Ford Webber spent his first summer after graduation as a carpenter in Halifax, before moving back to the Eastern Shore to help complete the construction of Robert Jamieson Memorial Consolidated High School in Oyster Pond. Thereafter, he was self-employed, working on a variety of construction projects on the Eastern Shore, including maintenance work for the County Schoolboard, pallet construction for Moirs, and constructing and repairing local bridges. During this time, Ford employed numerous workers. He married Joyce Anthony, daughter of Edward ‘Ted’ and Maud Anthony, and together they had two sons, Anthony and Timothy. He and Joyce later divorced and he married Marguerite ‘Peggy’ Sweet, daughter of Joan (Stevens) and Elliot Whyman Sweet. In 1964, Ford joined in a construction venture called Dolphin Industries, located in Musquodoboit Harbour and specializing in manufacturing as well as in concrete fabrication. One of the items produced were wooden sleds, which were shipped by rail and sold across Canada. Together with his mother, he had assumed management of Webber's Store after the death of his father in 1963, and continued running it until his mother’s death in 1971. The store was then operated by the company, E. J. Webber’s Store and owned jointly by the children of Ned and Babe. Ford retired from management of the store in 2004.
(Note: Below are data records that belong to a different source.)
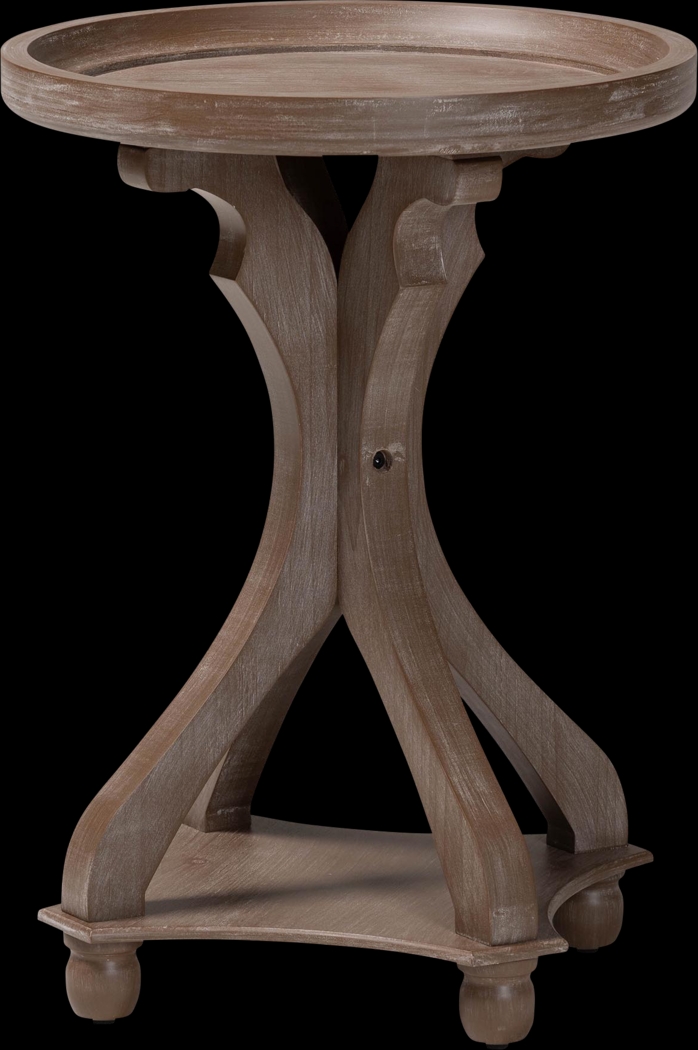 Crestlinea Brown End Table - Thumbnail - Image 1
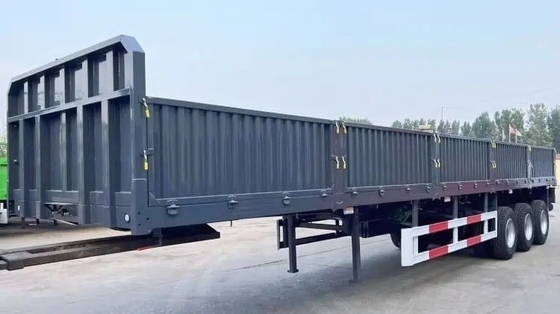 Kohlenstoffstahl 3 Achsen 13m 40ton abnehmbare Seitenwand Zaun Ladung Semi-LKW Anhänger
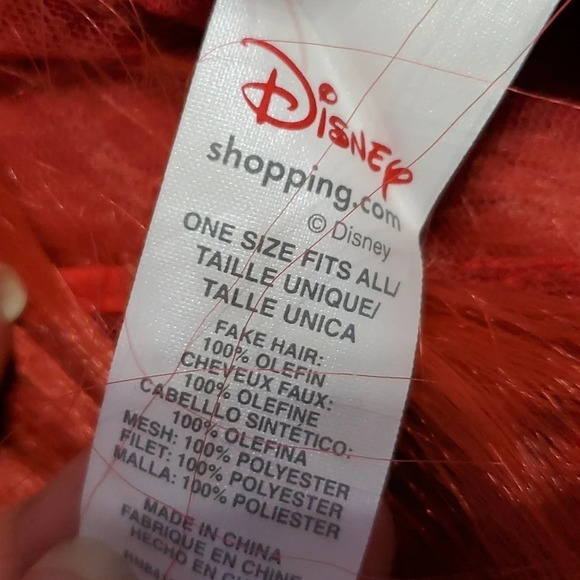 New Disney Store The Little Mermaid Princess Ariel Girls Costume Wig - Picture 8 of 9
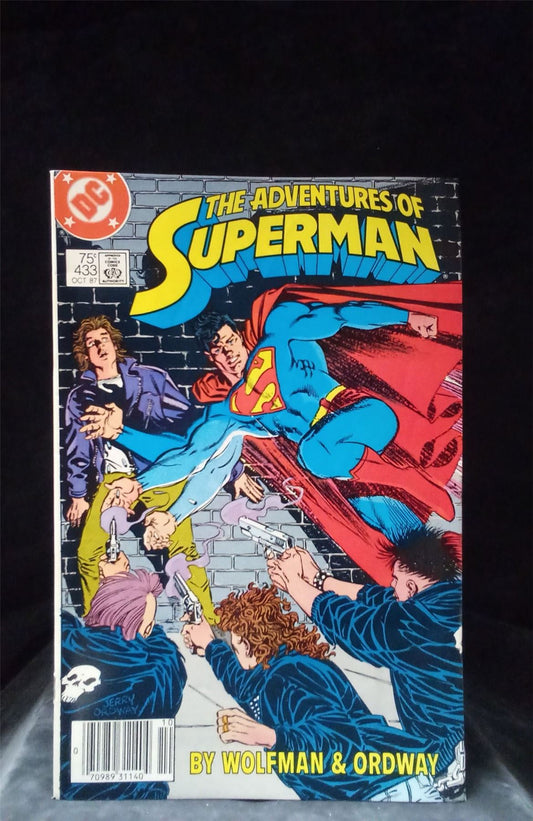 Adventures of Superman #433 1987 DC Comics Comic Book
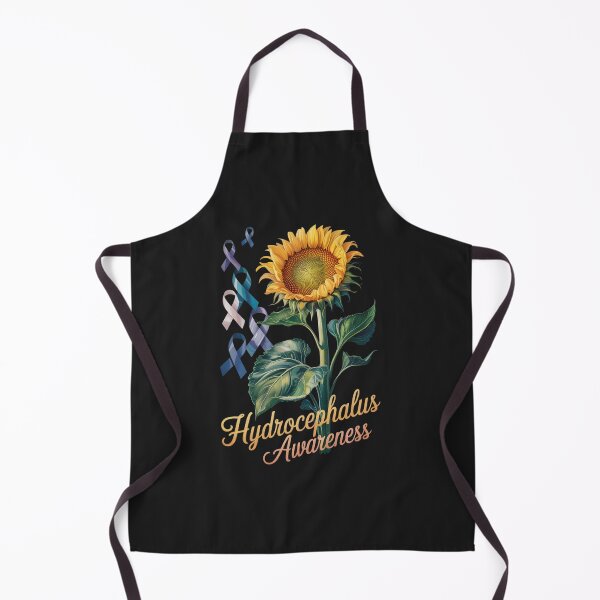 Item preview, Hydrocephalus Awareness Sunflower designed and sold by ConceptualVibes.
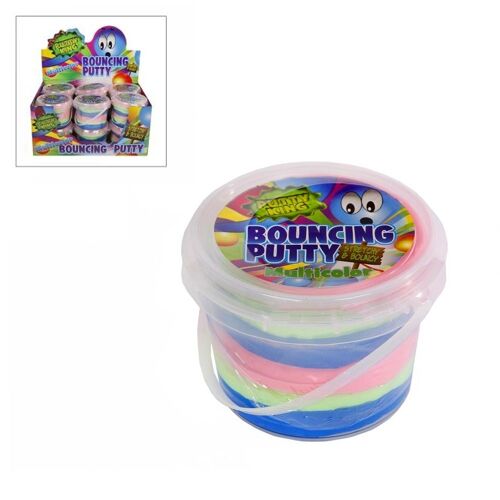 Colorful Rainbow Bouncing Putty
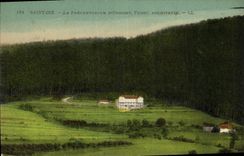 VINTAGE POSTCARD Holy Die the Observation sanatorium D Ormont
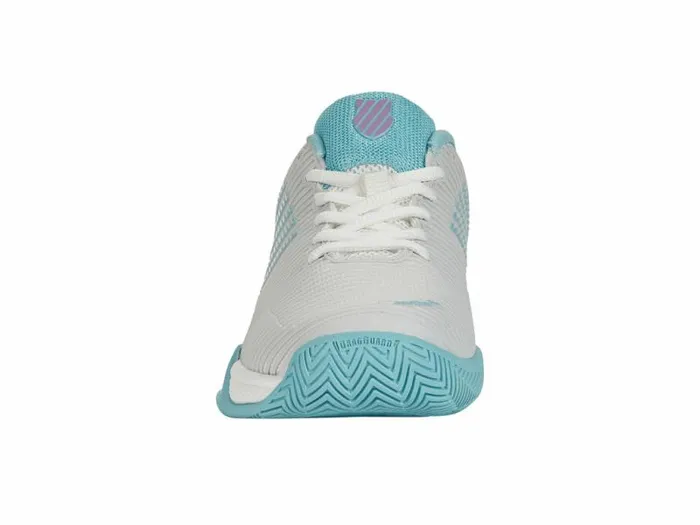 Women KSwiss Tennis HYPERCOURT EXPRESS 2 Brilliant Whiteangel Bluesheer Lilac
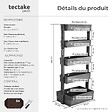 TECTAKE - Jardinière verticale FLORA en bois laqué avec toile de paillage gris - vignette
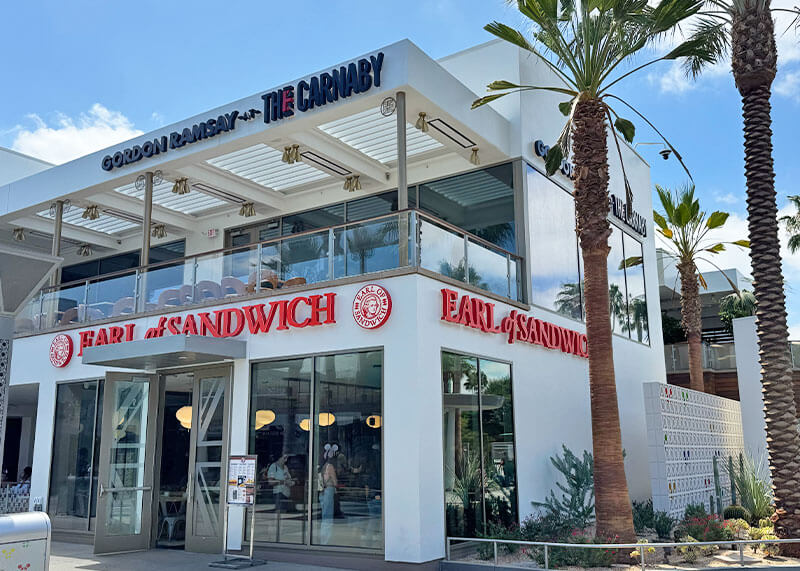 Exterior of Earl of Sandwich and The Carnaby at Downtown Disney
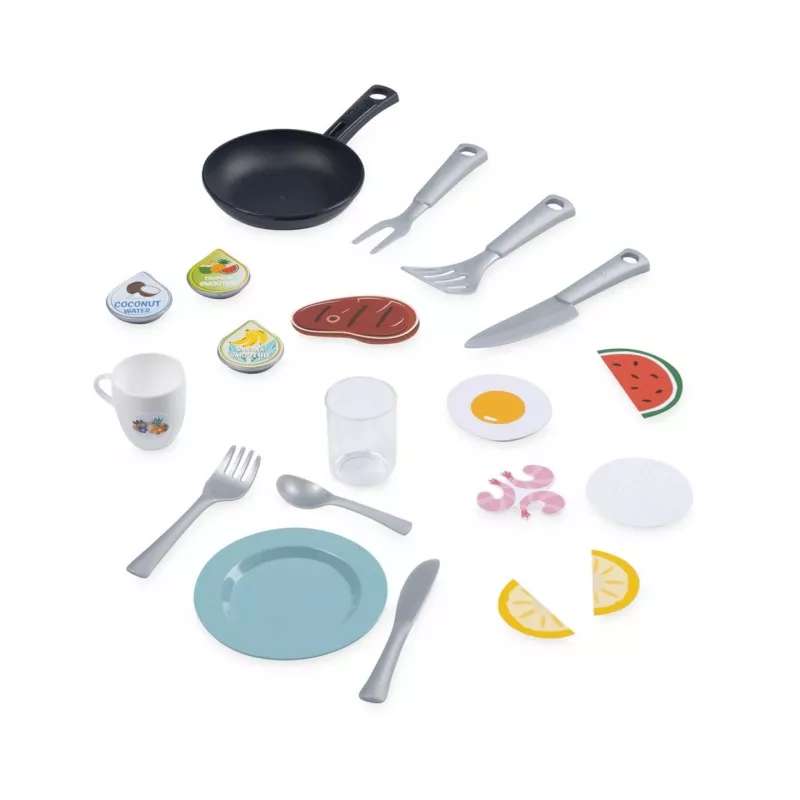 Žaidimų virtuvėlė SMOBY Stitch Kitchen 7600311909 su priedais – vaikiškas vaidmenų žaidimų virtuvės rinkinys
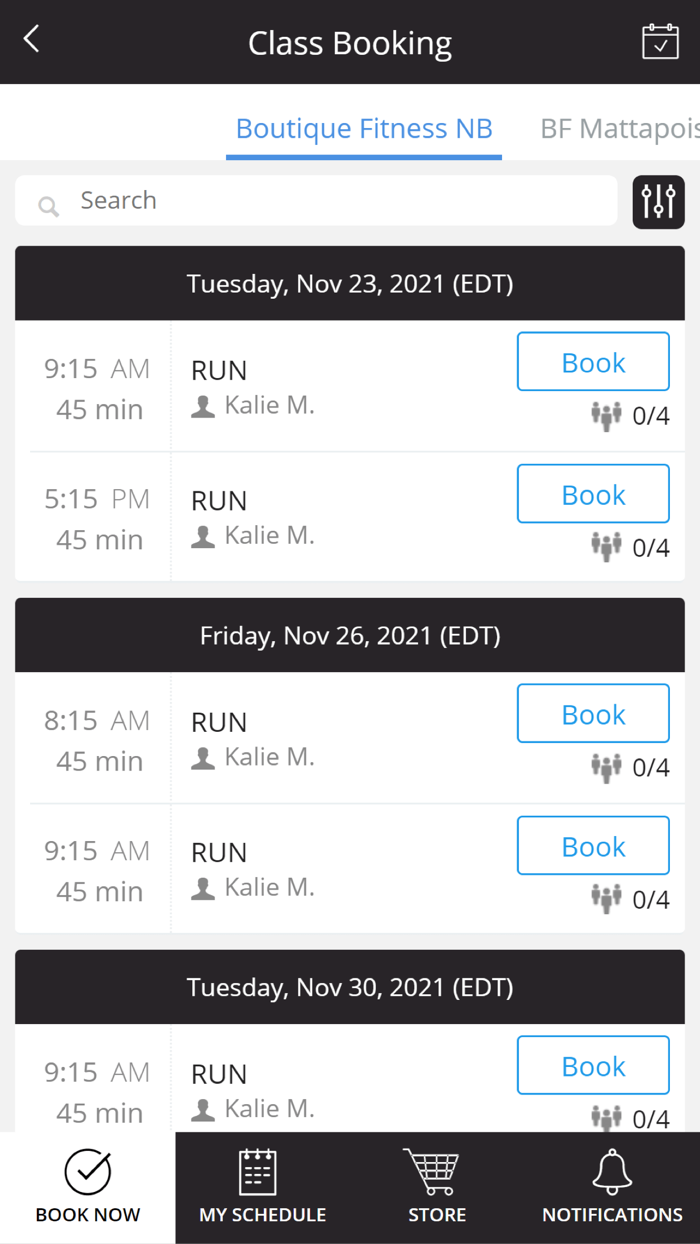 Boutique Fitness, Inc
Throughout his lifetime, Ford’s father collected examples of changing technology and equipment in the hopes of someday creating a display or attraction for the visitors coming to Lake Charlotte. Ford shared his father’s interest and continued his father’s practice of preserving objects that others were throwing away, over time amassing a collection of artefacts and records. In 1994, along with other community members, he began to plan how this collection could be displayed. This led to the founding of the Lake Charlotte Area Heritage Society in 1995. The Society modified and expanded his proposal into Memory Lane Heritage Village, which opened in 2000 and was completed in 2003, with Ford playing an important role throughout. Ford Webber remained active in the Village and Society’s activities until his death on July 31, 2008.